Abbreviations: BMI, body mass index; IQR, interquartile range; SSTI, skin and soft tissue infection.

DISCUSSION

Although obesity and HF have been identified as risk factors for SSTI treatment failure, the optimal duration of therapy that balances clinical outcomes with risk of antibiotic-associated adverse events is unknown [5]. IDSA guidelines make a strong recommendation for 5 days of antibiotic therapy for uncomplicated cellulitis; however, guidelines also state that treatment should be extended if the infection has not improved within this time period [8]. Unfortunately, no definition of clinical improvement is provided, and retrospective evaluations show that treatment durations of 14 days are commonly prescribed [17]. The US Food and Drug Administration (FDA) now recommends a primary efficacy end point of clinical response at 48–72 hours for clinical trials for SSTIs [20]. Although the clinical importance of this definition has been questioned, recent trials evaluating new antibiotics at varying durations for SSTIs have shown no difference in secondary outcomes including clinical treatment success 1–2 weeks after the end of treatment even in patients without early response [10, 21, 22]. Our goal was to evaluate treatment patterns for SSTI in patients with obesity and/or HF and whether antibiotic duration is associated with treatment failure in this population. Our findings indicate that patients with obesity and/or HF commonly receive but do not benefit from longer antibiotic treatment durations for SSTIs. We evaluated propensity-matched pairs and found a higher treatment failure rate and longer length of stay in the group treated with a longer antibiotic duration, with no difference in CDI or readmission rates. Our observations may benefit stewardship efforts aimed at minimizing unnecessary durations of therapy, but perhaps more importantly, they engender questions regarding definitions of SSTI treatment failure for future studies.

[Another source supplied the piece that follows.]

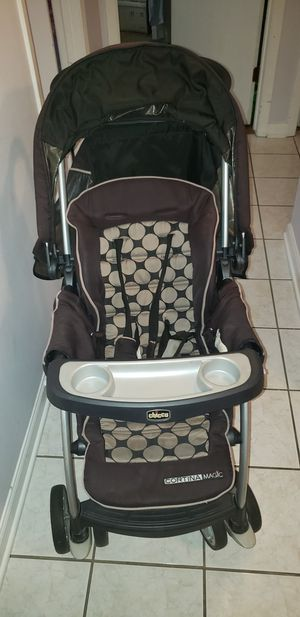 Chicco Baby Stroller with undercarriage and food tray for Sale in Harwood Heights, IL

Although those prescribed longer durations were more likely to experience treatment failure, we do not believe this was as a direct result of their antibiotic treatment course. We hypothesize that the higher rate of treatment failure was related to the following 3 factors: (1) patients in the long group having a higher rate of conditions associated with failure and recurrence, (2) misinterpretation of expected response to antibiotic treatment, and (3) misdiagnosis.

Patients in the long-course group had a higher rate of conditions known to predispose to SSTIs and treatment failure, such as a history of SSTI, lower extremity edema, and obesity. It is possible that these patients simply experienced higher rates of recurrence given known risk factors for SSTIs.

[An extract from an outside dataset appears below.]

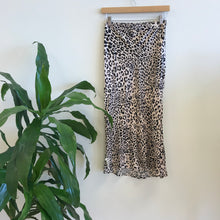 Load image into Gallery viewer, Faye Satin Leopard Midi Skirt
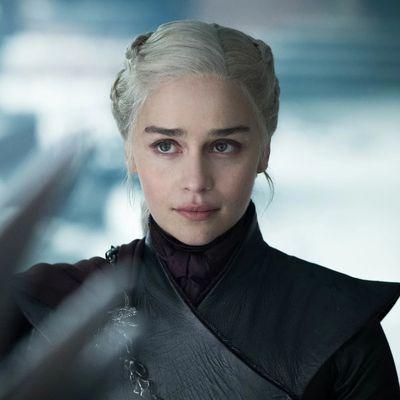 Emilia Clarke (Daenerys Targeryen)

Alternatively, uncertainty about the expected response may have contributed to higher failure rates in patients who received a long duration. Prospective studies evaluating treatment responses in cellulitis suggest that at day 3 of treatment, 17% of patients still have a fever, 23% have persistent leukocytosis, and 4% still have lesion spread [23, 24]. Additionally, in 1 study, >50% of patients had residual inflammation at the end of treatment [23], and the time required for resolution of redness and swelling was reported to exceed 10 days [25]. Interestingly, higher BMI and cardiovascular disease were predictors of nonresponse at day 3 [23]. No difference in treatment success rates has been seen in the subset of patients with nonresponse in the first 48–72 hours in randomized controlled trials comparing short (6 days) vs long (10 days) antibiotic durations for SSTIs [21]. We did not evaluate time to follow-up, but it is possible that patients in the long-duration group were evaluated for resolution sooner than patients in the short-duration group or, more likely, had delayed resolution beyond the expected course given higher rates of obesity and lower extremity edema, resulting in perceived treatment failure and retreatment.

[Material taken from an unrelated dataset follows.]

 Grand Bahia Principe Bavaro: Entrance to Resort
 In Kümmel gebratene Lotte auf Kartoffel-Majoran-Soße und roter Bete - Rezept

Moreover, there is often diagnostic ambiguity in patients with presumed cellulitis and clinical mimickers such as lower extremity edema, leading to a misdiagnosis rate of 30% to 90% [26–28]. It is possible that treatment failure based on our definition was reflective of these diagnostic inaccuracies in a population with cellulitis clinical mimickers (eg, lower extremity edema) and other dermatoses misdiagnosed as SSTI, potentially explaining the higher failure rate with longer antibiotic duration.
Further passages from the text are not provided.